Print ads at the time often featured a headline followed by several hundred words of text. As Caples would argue throughout his career, it’s the headline that compels the reader to read the accompanying text. And, for the U.S. School of Music, Caples wrote one of the most successful headlines ever.
“They laughed when I sat down at the piano.
But when I started to play…”
The ad first appeared in Physical Culture magazine and was an instant success, producing a record number of responses. The advertisement ran in print publications for many years and inspired countless imitations utilizing headlines containing the “They laughed when…” introduction.

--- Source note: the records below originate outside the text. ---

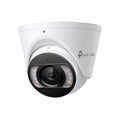 TP-Link InSight S455 VIGI 5MP Full-Color Turret Network Camera with 2.8mm Lens-tpstech.in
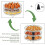 ()Egg Holder For Refrigerator, U-shaped Egg Drawer Refrigerator, Stackable Egg Storage Container For 4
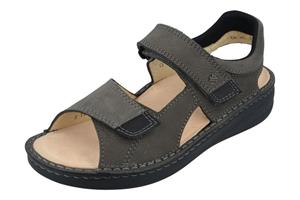 FinnComfort 01701-902622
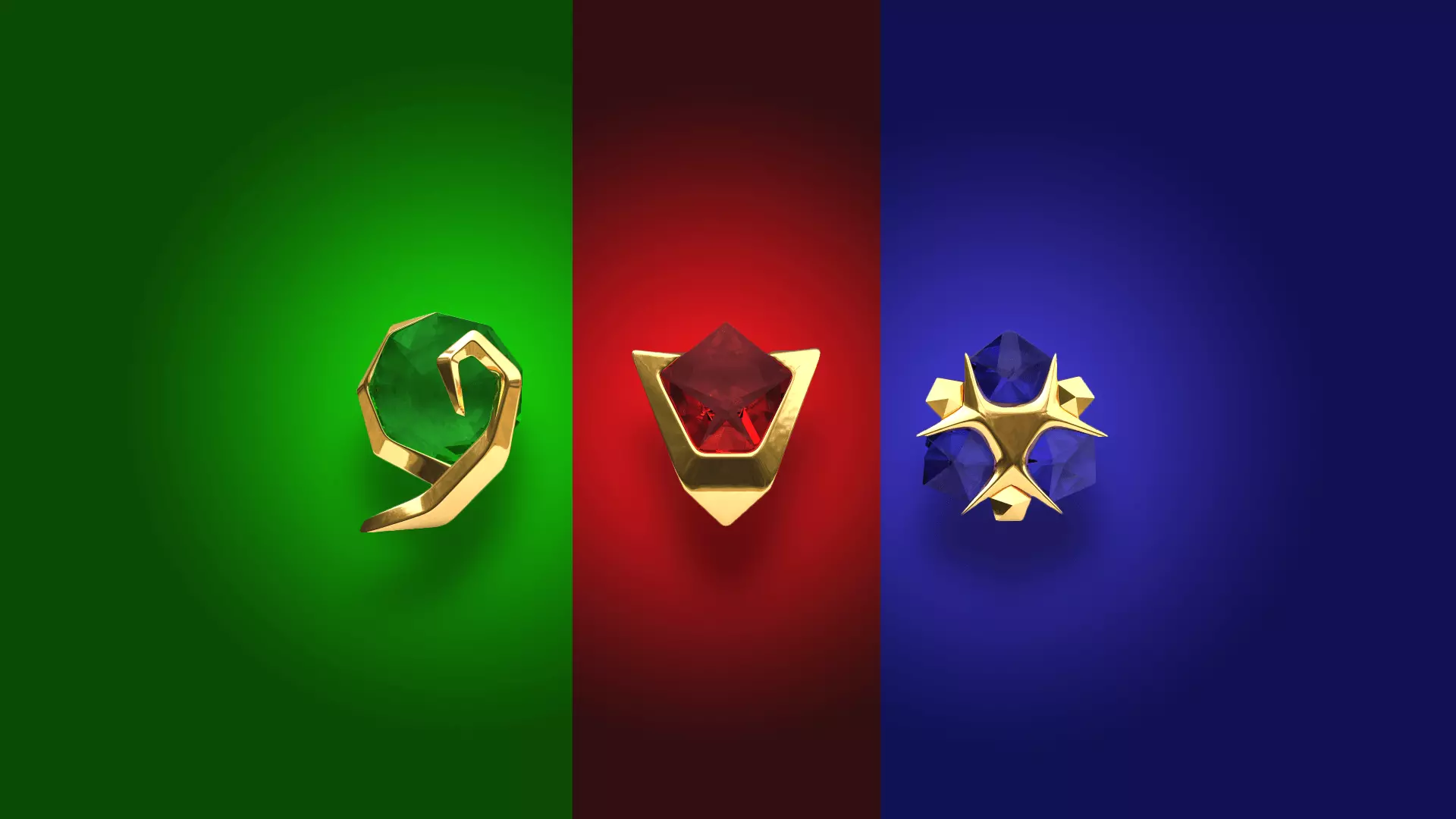 TRADUÇÃO PT-BR] A Lenda de Zelda: Ocarina do Tempo 3D [3DS] [Português do  Brasil] v1.2 - JumpManClub Brasil - Traduções de Games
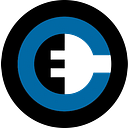 Ocean Coast Electric LLC logo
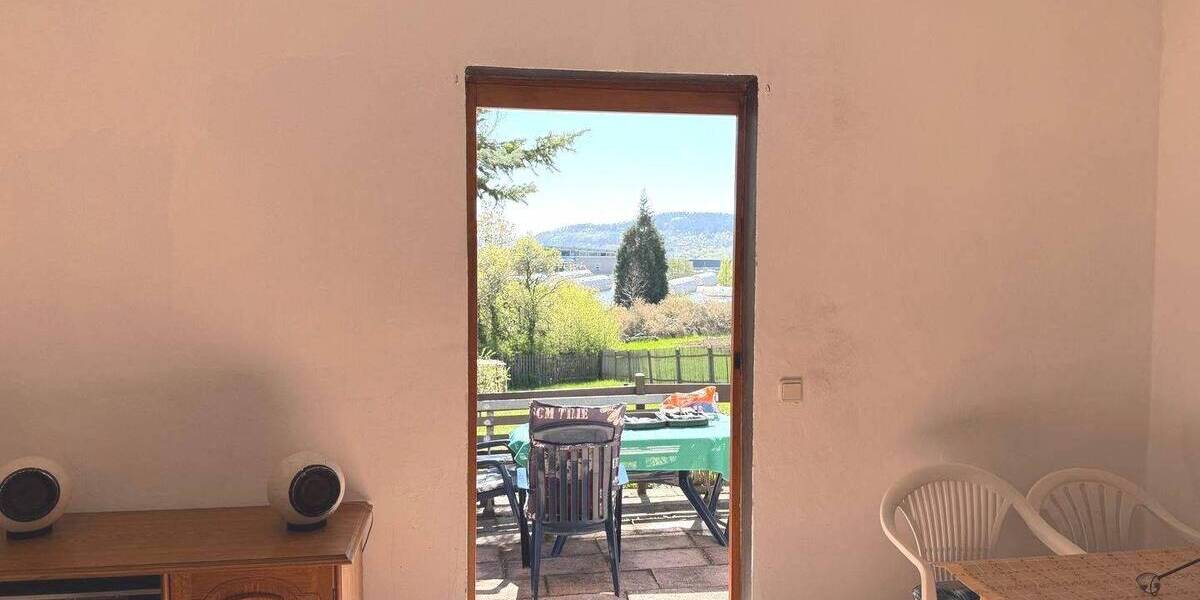 Grundstück Jena Ammerbach - 79.000&euro; | Angebot:26475123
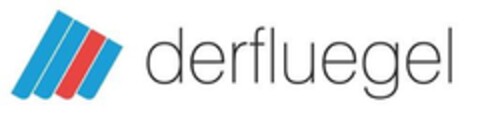derfluegel Logo (DPMA, 03/29/2016)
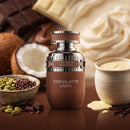 French Avenue Cocolatte Lassi Edp 80ml Unisex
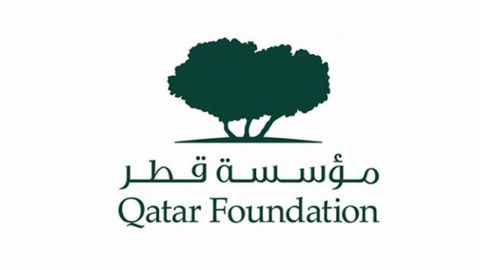 مؤسسة قطر تطلق فعاليات لدعم الثقافة الفلسطينية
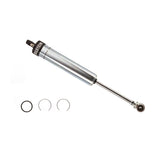 SN2 Series - Suspension Shock Absorber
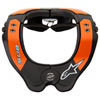 KTM BIONIC TECH 2 NECK BRACE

A year later, Caples joined Batten, Barton, Durstine, and Osborn (BBDO), where he stayed until retiring in 1982 at the age of 82. Known for encouraging testing in advertising, Caples is considered one of the greatest copywriter influencers in history. He died in 1990.
What was it about Caples’ music-school ad that caused such a favorable reader response? It spoke to a reader’s self-interest—in this case, our I’ll-show-them desire to prove doubters wrong while earning others’ respect.
A headline is your first, and often your only, opportunity to capture a reader’s attention—online as well as in print. While 80 percent of readers read headlines, only two out of ten read the text that follows. That makes headline writing critical to getting your marketing messages noticed.